Jake Jacob
- Full name: Herbert Percy Jacob
- Born: 12 October 1902 Elham, Kent, England
- Died: 8 July 1996 (aged 93) Myaree, Perth, Australia
- School: Cranleigh School
- University: Christ Church, Oxford
- Occupation: Schoolmaster

Rugby union career
- Position: Three-quarter

International career
- Years: Team / Apps / (Points)
- 1924–30: England / 5 / (12)

= Jake Jacob =

England international rugby union player

Herbert Percy "Jake" Jacob (12 October 1902 – 8 July 1996) was an English international rugby union player.

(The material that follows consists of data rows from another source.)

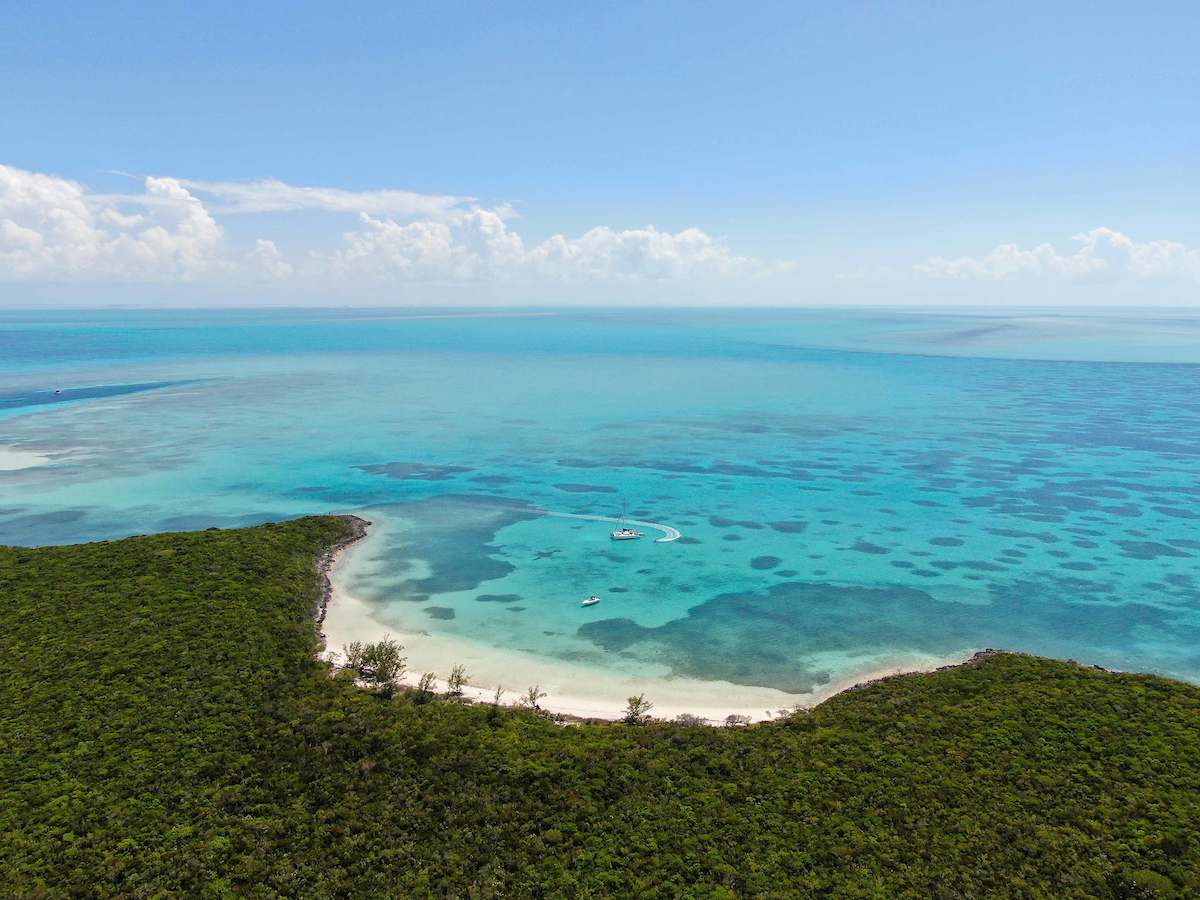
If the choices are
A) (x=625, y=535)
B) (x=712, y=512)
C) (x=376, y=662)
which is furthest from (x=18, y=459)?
(x=712, y=512)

Jacob hailed from Elham, Kent, a village not far from Folkestone. He attended Cranleigh School and pursued further studies at Christ Church, Oxford. A three-quarter, Jacob gained his rugby blues for Oxford University as a freshman in 1924 and then captained the team in the 1925 Varsity Match.

Capped five times for England, Jacob played all four matches of their grand slam-winning 1924 Five Nations campaign, primarily as a winger, with most noted contribution a hat-trick of tries against France at Twickenham. His fifth and final cap didn't come until 1930, when he was called up from Blackheath to stand in for Frank Malir in a match against France.

Jacob coached rugby at Cranleigh School and produced two England internationals of the 1930s, Robert Carr and Jeff Reynolds. He was also a housemaster, for 16 years, and before retiring served as acting headmaster in 1959/60, until the appointment of David Emms. After the death of his wife, Jacob emigrated with his son to Canada and later settled in Perth, Australia, where his daughter lived. He was the last surviving member of the 1924 grand slam side.